O empresário foi detido pela primeira vez em 19 de novembro de 2018, acusado de fraude fiscal, e passou 108 dias em prisão provisória. Ele também é acusado de ter desviado recursos da empresa para fins pessoais e escondido parte de seu salário por anos para sonegar impostos. Dessa forma, o empresário brasileiro supostamente teria embolsado até 9,2 bilhões de ienes, mais de 310 milhões de reais.

Apesar das acusações contra ele, Ghosn continua sendo visto como um herói nacional no Líbano —ele nasceu no Brasil, mas tem ascendência libanesa. No país, muitos esperavam que ele voltasse para se envolver na política nacional.

Surpresa na França

O Governo da França afirma ter se informado da fuga de Carlos Ghosn pela imprensa, como todo o mundo. “As autoridades francesas não foram informadas de sua partida do Japão”, disse o Ministério das Relações Exteriores.

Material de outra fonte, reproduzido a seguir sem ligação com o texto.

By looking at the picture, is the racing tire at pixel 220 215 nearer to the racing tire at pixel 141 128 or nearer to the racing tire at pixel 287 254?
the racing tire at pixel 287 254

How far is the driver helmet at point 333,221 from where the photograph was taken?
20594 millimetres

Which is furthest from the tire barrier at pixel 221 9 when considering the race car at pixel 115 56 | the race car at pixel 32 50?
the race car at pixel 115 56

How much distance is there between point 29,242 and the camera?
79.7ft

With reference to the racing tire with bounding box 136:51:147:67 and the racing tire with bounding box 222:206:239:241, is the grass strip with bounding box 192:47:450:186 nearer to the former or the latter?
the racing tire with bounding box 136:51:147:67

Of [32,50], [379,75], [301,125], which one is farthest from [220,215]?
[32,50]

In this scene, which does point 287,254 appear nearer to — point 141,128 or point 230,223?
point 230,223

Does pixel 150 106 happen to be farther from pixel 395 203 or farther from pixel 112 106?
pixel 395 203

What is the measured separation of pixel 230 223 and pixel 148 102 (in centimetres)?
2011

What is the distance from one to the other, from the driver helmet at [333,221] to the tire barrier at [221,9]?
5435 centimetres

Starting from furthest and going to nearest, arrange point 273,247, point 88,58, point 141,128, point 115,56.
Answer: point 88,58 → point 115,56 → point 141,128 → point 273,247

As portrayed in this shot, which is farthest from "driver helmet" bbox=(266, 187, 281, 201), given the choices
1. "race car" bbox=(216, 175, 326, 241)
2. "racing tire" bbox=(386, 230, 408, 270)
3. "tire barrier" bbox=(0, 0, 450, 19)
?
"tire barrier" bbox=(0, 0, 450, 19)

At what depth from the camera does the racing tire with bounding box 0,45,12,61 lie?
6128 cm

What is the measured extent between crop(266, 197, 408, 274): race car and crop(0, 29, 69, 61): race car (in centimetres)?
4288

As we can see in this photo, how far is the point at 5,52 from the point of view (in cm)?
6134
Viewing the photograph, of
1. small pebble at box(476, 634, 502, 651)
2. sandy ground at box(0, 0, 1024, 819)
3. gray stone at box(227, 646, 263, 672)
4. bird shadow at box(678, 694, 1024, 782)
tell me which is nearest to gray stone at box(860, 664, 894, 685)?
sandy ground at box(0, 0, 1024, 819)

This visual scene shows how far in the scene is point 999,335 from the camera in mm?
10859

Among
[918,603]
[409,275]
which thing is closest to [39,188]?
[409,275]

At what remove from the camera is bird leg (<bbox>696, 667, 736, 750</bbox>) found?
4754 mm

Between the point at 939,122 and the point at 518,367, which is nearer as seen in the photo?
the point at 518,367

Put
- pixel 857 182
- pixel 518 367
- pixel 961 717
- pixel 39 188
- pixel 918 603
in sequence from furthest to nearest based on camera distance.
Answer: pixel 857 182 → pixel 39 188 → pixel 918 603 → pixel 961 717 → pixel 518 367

A secretária de Estado da Economia, Agnès Pannier-Runacher, admitiu sua “grande surpresa” pela fuga do ex-todo-poderoso chefe da Renault.

A diplomacia francesa lembrou que, como cidadão do país —Ghosn tem passaporte francês, além do brasileiro e do libanês—, o empresário desfrutava de “proteção consular” durante sua detenção em Tóquio e o embaixador francês no Japão mantinha um “contato regular” tanto com ele como com seus advogados, “a pedido das mais altas autoridades francesas”.

Apesar da cautela oficial, o Governo da França deixou claro seu desconforto com um caso que o incomoda desde a prisão de Ghosn em Tóquio, outra surpresa para Paris. Ele é "um cidadão como qualquer outro" e "ninguém está acima da lei", disse Pannier-Runacher. O Japão não é o único país que busca julgar o executivo da aliança Renault-Nissan-Mitsubishi. Em abril, a Justiça francesa abriu uma investigação por "abuso de bens sociais" e "corrupção" contra Ghosn em relação a dois contratos duvidosos de quase dois milhões de euros (9 milhões de reais) que o empresário firmou com a ex-ministra e hoje candidata conservadora à Prefeitura de Paris Rachida Dati.

Além disso, o Ministério Público em Nanterre, nos arredores de Paris, investiga o financiamento suspeito de duas festas realizadas por Ghosn no Palácio de Versalhes em 2014 e 2016, pelo seu aniversário e seu casamento, respectivamente. “Sua fuga não deve ter nenhuma consequência em nossa investigação”, disse a promotora de Nanterre, Catherine Denis.